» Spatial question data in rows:
# # # # # # #
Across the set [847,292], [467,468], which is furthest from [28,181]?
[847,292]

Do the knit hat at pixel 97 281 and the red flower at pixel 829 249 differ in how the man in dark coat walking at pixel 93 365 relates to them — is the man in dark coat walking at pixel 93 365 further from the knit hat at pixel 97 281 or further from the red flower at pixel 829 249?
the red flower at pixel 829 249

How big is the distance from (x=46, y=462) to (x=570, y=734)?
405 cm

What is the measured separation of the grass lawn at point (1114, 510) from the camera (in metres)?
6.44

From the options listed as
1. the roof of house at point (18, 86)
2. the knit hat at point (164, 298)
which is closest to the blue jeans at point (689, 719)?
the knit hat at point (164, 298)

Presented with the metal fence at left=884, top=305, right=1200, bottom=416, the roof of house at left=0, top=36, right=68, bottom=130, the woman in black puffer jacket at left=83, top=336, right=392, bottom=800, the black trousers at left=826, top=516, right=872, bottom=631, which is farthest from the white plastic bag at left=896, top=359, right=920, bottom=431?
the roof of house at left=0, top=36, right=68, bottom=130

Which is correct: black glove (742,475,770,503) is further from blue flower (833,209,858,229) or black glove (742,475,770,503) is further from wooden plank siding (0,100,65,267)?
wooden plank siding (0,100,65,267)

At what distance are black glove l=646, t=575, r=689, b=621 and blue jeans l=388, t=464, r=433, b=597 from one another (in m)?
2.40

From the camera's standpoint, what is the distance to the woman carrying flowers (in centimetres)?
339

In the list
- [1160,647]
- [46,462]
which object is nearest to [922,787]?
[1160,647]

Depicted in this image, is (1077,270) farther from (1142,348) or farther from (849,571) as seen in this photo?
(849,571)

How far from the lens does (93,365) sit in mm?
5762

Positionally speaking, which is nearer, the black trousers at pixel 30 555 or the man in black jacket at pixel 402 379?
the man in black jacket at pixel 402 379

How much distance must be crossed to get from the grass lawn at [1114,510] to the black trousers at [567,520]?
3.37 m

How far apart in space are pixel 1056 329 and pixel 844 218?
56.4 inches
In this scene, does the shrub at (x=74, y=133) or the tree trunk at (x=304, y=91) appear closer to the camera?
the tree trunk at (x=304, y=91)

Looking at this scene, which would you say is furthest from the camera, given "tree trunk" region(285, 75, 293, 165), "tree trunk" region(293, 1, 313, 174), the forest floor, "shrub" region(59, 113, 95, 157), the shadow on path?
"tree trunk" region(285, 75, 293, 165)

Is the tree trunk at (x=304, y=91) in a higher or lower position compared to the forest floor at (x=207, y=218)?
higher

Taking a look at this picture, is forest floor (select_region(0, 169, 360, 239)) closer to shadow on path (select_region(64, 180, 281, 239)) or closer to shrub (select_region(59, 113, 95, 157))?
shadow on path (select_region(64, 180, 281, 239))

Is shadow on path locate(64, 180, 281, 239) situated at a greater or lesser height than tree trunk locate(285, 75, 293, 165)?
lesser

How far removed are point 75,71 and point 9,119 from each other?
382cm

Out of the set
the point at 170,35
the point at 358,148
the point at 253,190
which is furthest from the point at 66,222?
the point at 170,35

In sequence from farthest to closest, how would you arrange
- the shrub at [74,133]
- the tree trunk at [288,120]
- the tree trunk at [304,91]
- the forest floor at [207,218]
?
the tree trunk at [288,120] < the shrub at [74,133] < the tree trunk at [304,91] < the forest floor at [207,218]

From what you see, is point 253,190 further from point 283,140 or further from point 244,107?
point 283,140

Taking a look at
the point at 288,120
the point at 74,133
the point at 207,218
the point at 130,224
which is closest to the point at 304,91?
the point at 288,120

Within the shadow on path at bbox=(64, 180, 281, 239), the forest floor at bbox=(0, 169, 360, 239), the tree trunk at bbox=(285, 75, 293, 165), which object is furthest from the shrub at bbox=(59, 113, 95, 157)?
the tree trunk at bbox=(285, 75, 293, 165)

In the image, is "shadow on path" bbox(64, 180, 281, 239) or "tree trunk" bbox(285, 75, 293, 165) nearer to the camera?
# # # # # # #
» Set exercise:
Copy all of the records above character for character.

» Written solution:
Across the set [847,292], [467,468], which is furthest from [28,181]?
[847,292]

Do the knit hat at pixel 97 281 and the red flower at pixel 829 249 differ in how the man in dark coat walking at pixel 93 365 relates to them — is the man in dark coat walking at pixel 93 365 further from the knit hat at pixel 97 281 or further from the red flower at pixel 829 249?
the red flower at pixel 829 249

How big is the distance from (x=46, y=462) to (x=570, y=734)?
405 cm

What is the measured separation of the grass lawn at point (1114, 510) from the camera (in metres)?
6.44

From the options listed as
1. the roof of house at point (18, 86)
2. the knit hat at point (164, 298)
which is closest to the blue jeans at point (689, 719)?
the knit hat at point (164, 298)

Presented with the metal fence at left=884, top=305, right=1200, bottom=416, the roof of house at left=0, top=36, right=68, bottom=130, the woman in black puffer jacket at left=83, top=336, right=392, bottom=800, the black trousers at left=826, top=516, right=872, bottom=631, which is farthest from the white plastic bag at left=896, top=359, right=920, bottom=431?
the roof of house at left=0, top=36, right=68, bottom=130

Which is correct: black glove (742,475,770,503) is further from blue flower (833,209,858,229) or black glove (742,475,770,503) is further from wooden plank siding (0,100,65,267)?
wooden plank siding (0,100,65,267)

At what distance are black glove l=646, t=575, r=689, b=621 and blue jeans l=388, t=464, r=433, b=597 from one another (in m)?
2.40

From the camera's standpoint, what is the distance to the woman carrying flowers (in centimetres)?
339

In the list
- [1160,647]
- [46,462]
which object is nearest to [922,787]?
[1160,647]

Depicted in this image, is (1077,270) farther from (1142,348) or farther from (849,571) as seen in this photo?
(849,571)

How far from the lens does (93,365) sit in mm?
5762

Positionally speaking, which is nearer, the black trousers at pixel 30 555 or the man in black jacket at pixel 402 379?
the man in black jacket at pixel 402 379

How much distance must be crossed to get from the grass lawn at [1114,510] to the black trousers at [567,520]?
3.37 m

How far apart in space are pixel 1056 329 and pixel 844 218?
56.4 inches
In this scene, does the shrub at (x=74, y=133) or the tree trunk at (x=304, y=91) appear closer to the camera?
the tree trunk at (x=304, y=91)

Looking at this scene, which would you say is furthest from the camera, given "tree trunk" region(285, 75, 293, 165), "tree trunk" region(293, 1, 313, 174), the forest floor, "shrub" region(59, 113, 95, 157), the shadow on path?
"tree trunk" region(285, 75, 293, 165)

Is the tree trunk at (x=304, y=91) in a higher or lower position compared to the forest floor at (x=207, y=218)?
higher

Taking a look at this picture, is forest floor (select_region(0, 169, 360, 239)) closer to shadow on path (select_region(64, 180, 281, 239)) or closer to shrub (select_region(59, 113, 95, 157))?
shadow on path (select_region(64, 180, 281, 239))

Is shadow on path locate(64, 180, 281, 239) situated at a greater or lesser height than tree trunk locate(285, 75, 293, 165)?
lesser

How far removed are point 75,71 and point 9,119 from each other?
382cm

Out of the set
the point at 170,35
the point at 358,148
the point at 253,190
which is furthest from the point at 66,222?
the point at 170,35

In sequence from farthest to closest, how would you arrange
- the shrub at [74,133]
- the tree trunk at [288,120]
- the tree trunk at [304,91]
- the forest floor at [207,218]
?
the tree trunk at [288,120] < the shrub at [74,133] < the tree trunk at [304,91] < the forest floor at [207,218]

From what you see, is point 253,190 further from point 283,140 or further from point 244,107?
point 283,140

Taking a look at
the point at 288,120
the point at 74,133
the point at 207,218
the point at 130,224
which is closest to the point at 304,91?
the point at 288,120

Within the shadow on path at bbox=(64, 180, 281, 239), the forest floor at bbox=(0, 169, 360, 239), the tree trunk at bbox=(285, 75, 293, 165), which object is furthest from the shrub at bbox=(59, 113, 95, 157)?
the tree trunk at bbox=(285, 75, 293, 165)

In the image, is "shadow on path" bbox(64, 180, 281, 239) or "tree trunk" bbox(285, 75, 293, 165) nearer to the camera?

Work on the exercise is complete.